Die hohe Konzentration von Massentieranlagen – insbesondere in dem linksemsischen Gebiet – führt bereits seit Jahren zu Konflikten mit der Wohnbevölkerung. Der Rat der Stadt Meppen beschloss am 6. Juli 2006 den Bebauungsplan Nr. 360 für den Siedlungsrand der Ortschaften Rühle, Fullen und Versen. Dieser umfasst eine knapp 1400 Hektar große Fläche des Außenbereichs. In dem Gebiet des Bebauungsplanes wird die Tierhaltung auf bestimmte verträgliche Flächen begrenzt. Landwirte dürfen ihren vorhandenen Tierbestand nur noch dann verändern oder erhöhen, wenn durch den Einsatz von Filtertechnik die Umweltauswirkungen kompensiert werden.

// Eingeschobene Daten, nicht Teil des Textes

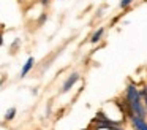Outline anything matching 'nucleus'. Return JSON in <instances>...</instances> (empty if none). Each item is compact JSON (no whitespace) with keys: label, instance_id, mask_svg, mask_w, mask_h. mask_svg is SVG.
<instances>
[{"label":"nucleus","instance_id":"nucleus-1","mask_svg":"<svg viewBox=\"0 0 147 130\" xmlns=\"http://www.w3.org/2000/svg\"><path fill=\"white\" fill-rule=\"evenodd\" d=\"M125 106H127V113L130 117H147V108L144 105L142 94L138 91L134 84H128L127 91H125Z\"/></svg>","mask_w":147,"mask_h":130},{"label":"nucleus","instance_id":"nucleus-2","mask_svg":"<svg viewBox=\"0 0 147 130\" xmlns=\"http://www.w3.org/2000/svg\"><path fill=\"white\" fill-rule=\"evenodd\" d=\"M92 129H109V130H122L120 127H119V124L112 122L109 117H106L103 113H98L96 114V117L93 119L92 122Z\"/></svg>","mask_w":147,"mask_h":130},{"label":"nucleus","instance_id":"nucleus-3","mask_svg":"<svg viewBox=\"0 0 147 130\" xmlns=\"http://www.w3.org/2000/svg\"><path fill=\"white\" fill-rule=\"evenodd\" d=\"M78 79H79V75H78V73L70 75V76L67 78V81L63 82V86H62V92H68V91H70V89L78 82Z\"/></svg>","mask_w":147,"mask_h":130},{"label":"nucleus","instance_id":"nucleus-4","mask_svg":"<svg viewBox=\"0 0 147 130\" xmlns=\"http://www.w3.org/2000/svg\"><path fill=\"white\" fill-rule=\"evenodd\" d=\"M130 119H131V124H133L134 130H147L146 119H142V117H130Z\"/></svg>","mask_w":147,"mask_h":130},{"label":"nucleus","instance_id":"nucleus-5","mask_svg":"<svg viewBox=\"0 0 147 130\" xmlns=\"http://www.w3.org/2000/svg\"><path fill=\"white\" fill-rule=\"evenodd\" d=\"M33 63H35V59H33V57H29V59L26 60V63H24L22 70H21V76H26L27 73H29L30 70H32Z\"/></svg>","mask_w":147,"mask_h":130},{"label":"nucleus","instance_id":"nucleus-6","mask_svg":"<svg viewBox=\"0 0 147 130\" xmlns=\"http://www.w3.org/2000/svg\"><path fill=\"white\" fill-rule=\"evenodd\" d=\"M103 33H105V29H98V30H96L95 32V33H93L92 35V40H90V41H92V43H96V41H100V40H101V37H103Z\"/></svg>","mask_w":147,"mask_h":130},{"label":"nucleus","instance_id":"nucleus-7","mask_svg":"<svg viewBox=\"0 0 147 130\" xmlns=\"http://www.w3.org/2000/svg\"><path fill=\"white\" fill-rule=\"evenodd\" d=\"M14 116H16V108H10V110L7 111V114H5V119L11 120V119H14Z\"/></svg>","mask_w":147,"mask_h":130},{"label":"nucleus","instance_id":"nucleus-8","mask_svg":"<svg viewBox=\"0 0 147 130\" xmlns=\"http://www.w3.org/2000/svg\"><path fill=\"white\" fill-rule=\"evenodd\" d=\"M133 2H134V0H120L119 6H120V8H128V6H130Z\"/></svg>","mask_w":147,"mask_h":130},{"label":"nucleus","instance_id":"nucleus-9","mask_svg":"<svg viewBox=\"0 0 147 130\" xmlns=\"http://www.w3.org/2000/svg\"><path fill=\"white\" fill-rule=\"evenodd\" d=\"M142 94V100H144V105H146V108H147V84H146V87H144V91L141 92Z\"/></svg>","mask_w":147,"mask_h":130},{"label":"nucleus","instance_id":"nucleus-10","mask_svg":"<svg viewBox=\"0 0 147 130\" xmlns=\"http://www.w3.org/2000/svg\"><path fill=\"white\" fill-rule=\"evenodd\" d=\"M41 3H43V5H48V3H49V0H41Z\"/></svg>","mask_w":147,"mask_h":130}]
</instances>
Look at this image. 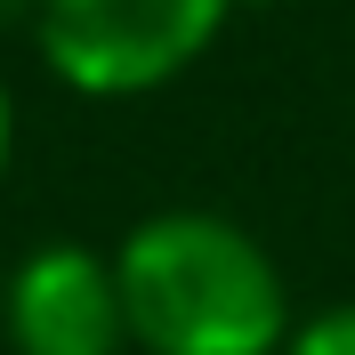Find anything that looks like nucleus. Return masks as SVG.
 Segmentation results:
<instances>
[{
	"mask_svg": "<svg viewBox=\"0 0 355 355\" xmlns=\"http://www.w3.org/2000/svg\"><path fill=\"white\" fill-rule=\"evenodd\" d=\"M113 283L146 355H283L299 331L275 250L226 210H146L113 243Z\"/></svg>",
	"mask_w": 355,
	"mask_h": 355,
	"instance_id": "f257e3e1",
	"label": "nucleus"
},
{
	"mask_svg": "<svg viewBox=\"0 0 355 355\" xmlns=\"http://www.w3.org/2000/svg\"><path fill=\"white\" fill-rule=\"evenodd\" d=\"M234 0H41L33 41L73 97H146L202 65Z\"/></svg>",
	"mask_w": 355,
	"mask_h": 355,
	"instance_id": "f03ea898",
	"label": "nucleus"
},
{
	"mask_svg": "<svg viewBox=\"0 0 355 355\" xmlns=\"http://www.w3.org/2000/svg\"><path fill=\"white\" fill-rule=\"evenodd\" d=\"M0 323H8L17 355H121L130 347L113 259H97L89 243H65V234L8 266Z\"/></svg>",
	"mask_w": 355,
	"mask_h": 355,
	"instance_id": "7ed1b4c3",
	"label": "nucleus"
},
{
	"mask_svg": "<svg viewBox=\"0 0 355 355\" xmlns=\"http://www.w3.org/2000/svg\"><path fill=\"white\" fill-rule=\"evenodd\" d=\"M283 355H355V299H339V307H315L299 331H291Z\"/></svg>",
	"mask_w": 355,
	"mask_h": 355,
	"instance_id": "20e7f679",
	"label": "nucleus"
},
{
	"mask_svg": "<svg viewBox=\"0 0 355 355\" xmlns=\"http://www.w3.org/2000/svg\"><path fill=\"white\" fill-rule=\"evenodd\" d=\"M17 162V97H8V73H0V178Z\"/></svg>",
	"mask_w": 355,
	"mask_h": 355,
	"instance_id": "39448f33",
	"label": "nucleus"
},
{
	"mask_svg": "<svg viewBox=\"0 0 355 355\" xmlns=\"http://www.w3.org/2000/svg\"><path fill=\"white\" fill-rule=\"evenodd\" d=\"M41 17V0H0V33H17V24Z\"/></svg>",
	"mask_w": 355,
	"mask_h": 355,
	"instance_id": "423d86ee",
	"label": "nucleus"
},
{
	"mask_svg": "<svg viewBox=\"0 0 355 355\" xmlns=\"http://www.w3.org/2000/svg\"><path fill=\"white\" fill-rule=\"evenodd\" d=\"M234 8H283V0H234Z\"/></svg>",
	"mask_w": 355,
	"mask_h": 355,
	"instance_id": "0eeeda50",
	"label": "nucleus"
}]
</instances>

Gegen den Bebauungsplan hatte ein Landwirt aus Groß Fullen ein Normenkontrollverfahren beantragt. Dererste Senat des OVG hat den Antrag nun durch Urteil vom 13. September abgewiesen. Die Lüneburger Richter kamen zu dem Entschluss, dass der von der Stadt Meppen erlassene Bebauungsplan rechtmäßig und wirksam ist. Eine Revision wurde nicht zugelassen. „Das Gericht hat die Rechtsauffassung der Stadt Meppen, den Bau von Stallanlagen durch die Bauleitplanung steuern zu können, bestätigt“, erklärte Städtischer Oberrat Matthias Wahmes. Zudem habe das OVG eine sachgerechte Abwägung der widerstreitenden Interessen der Wohnbevölkerung und der Landwirtschaft attestiert. „Das Urteil verschafft Rechtssicherheit und gibt wichtige Hinweise für den Erlass weiterer Bebauungspläne“, so Wahmes.